**Task objective**
Copy each of the following records line for line, with no changes.

**Data for the task**
[BEGIN]
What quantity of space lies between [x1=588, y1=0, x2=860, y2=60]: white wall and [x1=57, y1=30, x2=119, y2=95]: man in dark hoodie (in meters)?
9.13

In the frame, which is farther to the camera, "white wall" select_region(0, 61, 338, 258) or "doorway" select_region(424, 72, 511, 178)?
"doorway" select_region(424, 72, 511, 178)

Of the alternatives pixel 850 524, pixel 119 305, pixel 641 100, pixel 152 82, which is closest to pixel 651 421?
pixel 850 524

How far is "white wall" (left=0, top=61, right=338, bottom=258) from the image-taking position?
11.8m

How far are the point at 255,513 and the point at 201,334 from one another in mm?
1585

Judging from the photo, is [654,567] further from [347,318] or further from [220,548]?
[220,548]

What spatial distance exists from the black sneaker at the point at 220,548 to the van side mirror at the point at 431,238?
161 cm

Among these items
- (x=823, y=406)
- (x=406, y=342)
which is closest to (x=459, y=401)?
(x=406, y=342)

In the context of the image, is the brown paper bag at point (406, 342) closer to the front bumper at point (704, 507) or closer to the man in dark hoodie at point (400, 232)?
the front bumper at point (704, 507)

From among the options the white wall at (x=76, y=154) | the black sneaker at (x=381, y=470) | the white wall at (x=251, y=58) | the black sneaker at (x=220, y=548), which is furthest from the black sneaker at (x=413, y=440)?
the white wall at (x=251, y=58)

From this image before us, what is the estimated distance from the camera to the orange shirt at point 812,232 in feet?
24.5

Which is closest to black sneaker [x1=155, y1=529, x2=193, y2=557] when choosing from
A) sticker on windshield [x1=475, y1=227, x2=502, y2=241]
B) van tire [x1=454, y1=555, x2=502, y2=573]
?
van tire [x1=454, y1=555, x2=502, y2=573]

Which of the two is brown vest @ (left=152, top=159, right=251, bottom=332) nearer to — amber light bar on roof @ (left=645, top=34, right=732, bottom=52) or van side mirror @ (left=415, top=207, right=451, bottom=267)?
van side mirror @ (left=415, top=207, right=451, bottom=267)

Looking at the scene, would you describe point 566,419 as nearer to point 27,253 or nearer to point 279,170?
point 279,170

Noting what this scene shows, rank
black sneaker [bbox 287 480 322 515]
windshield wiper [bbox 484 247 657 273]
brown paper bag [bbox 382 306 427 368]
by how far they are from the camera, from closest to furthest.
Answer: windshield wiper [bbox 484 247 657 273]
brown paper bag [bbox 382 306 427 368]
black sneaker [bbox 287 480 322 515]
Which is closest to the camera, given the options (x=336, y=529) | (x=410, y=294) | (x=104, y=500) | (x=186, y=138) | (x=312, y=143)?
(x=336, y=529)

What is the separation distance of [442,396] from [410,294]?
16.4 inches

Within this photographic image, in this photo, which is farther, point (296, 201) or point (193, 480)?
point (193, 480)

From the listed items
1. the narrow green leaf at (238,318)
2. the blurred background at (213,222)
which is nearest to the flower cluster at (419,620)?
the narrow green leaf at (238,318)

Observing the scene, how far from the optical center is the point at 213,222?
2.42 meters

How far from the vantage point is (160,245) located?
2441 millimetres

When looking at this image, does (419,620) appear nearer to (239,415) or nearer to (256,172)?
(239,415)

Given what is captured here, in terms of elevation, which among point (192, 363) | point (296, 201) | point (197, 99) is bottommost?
[END]
**Response to this task**
What quantity of space lies between [x1=588, y1=0, x2=860, y2=60]: white wall and [x1=57, y1=30, x2=119, y2=95]: man in dark hoodie (in meters)?
9.13

In the frame, which is farther to the camera, "white wall" select_region(0, 61, 338, 258) or "doorway" select_region(424, 72, 511, 178)?
"doorway" select_region(424, 72, 511, 178)

Of the alternatives pixel 850 524, pixel 119 305, pixel 641 100, pixel 152 82, which is closest to pixel 651 421?
pixel 850 524

How far is "white wall" (left=0, top=61, right=338, bottom=258) from the image-taking position?
11.8m

How far are the point at 255,513 and the point at 201,334 from one another in mm?
1585

Judging from the photo, is [654,567] further from [347,318] or further from [220,548]?
[220,548]

What spatial distance exists from the black sneaker at the point at 220,548 to the van side mirror at the point at 431,238?
161 cm

Among these items
- (x=823, y=406)
- (x=406, y=342)
which is closest to (x=459, y=401)?
(x=406, y=342)

In the context of the image, is the brown paper bag at point (406, 342) closer to the front bumper at point (704, 507) or closer to the man in dark hoodie at point (400, 232)?
the front bumper at point (704, 507)

From among the options the white wall at (x=76, y=154) | the black sneaker at (x=381, y=470) | the white wall at (x=251, y=58) | the black sneaker at (x=220, y=548), which is furthest from the black sneaker at (x=413, y=440)?
the white wall at (x=251, y=58)

From this image before us, what is the estimated distance from the camera to the orange shirt at point 812,232 in feet?
24.5

Which is closest to black sneaker [x1=155, y1=529, x2=193, y2=557] when choosing from
A) sticker on windshield [x1=475, y1=227, x2=502, y2=241]
B) van tire [x1=454, y1=555, x2=502, y2=573]
?
van tire [x1=454, y1=555, x2=502, y2=573]

Which of the two is brown vest @ (left=152, top=159, right=251, bottom=332) nearer to — amber light bar on roof @ (left=645, top=34, right=732, bottom=52) or van side mirror @ (left=415, top=207, right=451, bottom=267)?
van side mirror @ (left=415, top=207, right=451, bottom=267)

Looking at the scene, would you describe point 566,419 as nearer to point 27,253 or nearer to point 279,170?
point 279,170

Noting what this scene shows, rank
black sneaker [bbox 287 480 322 515]
windshield wiper [bbox 484 247 657 273]
brown paper bag [bbox 382 306 427 368]
by how far they are from the camera, from closest to furthest.
Answer: windshield wiper [bbox 484 247 657 273]
brown paper bag [bbox 382 306 427 368]
black sneaker [bbox 287 480 322 515]
Which is closest to the camera, given the options (x=336, y=529) | (x=410, y=294) | (x=104, y=500) | (x=186, y=138) | (x=312, y=143)?
(x=336, y=529)

What is the separation distance of [442,396] from [410,294]?
16.4 inches

Within this photographic image, in this photo, which is farther, point (296, 201) or point (193, 480)?
point (193, 480)

From the listed items
1. the narrow green leaf at (238,318)
2. the blurred background at (213,222)
which is nearest to the flower cluster at (419,620)?
the narrow green leaf at (238,318)

Observing the scene, how far from the optical center is the point at 213,222?
2.42 meters

How far from the vantage point is (160,245) located?
2441 millimetres

When looking at this image, does (419,620) appear nearer to (239,415) or nearer to (256,172)?
(239,415)

Given what is captured here, in terms of elevation, which among point (192, 363) | point (296, 201) | point (197, 99) is bottommost?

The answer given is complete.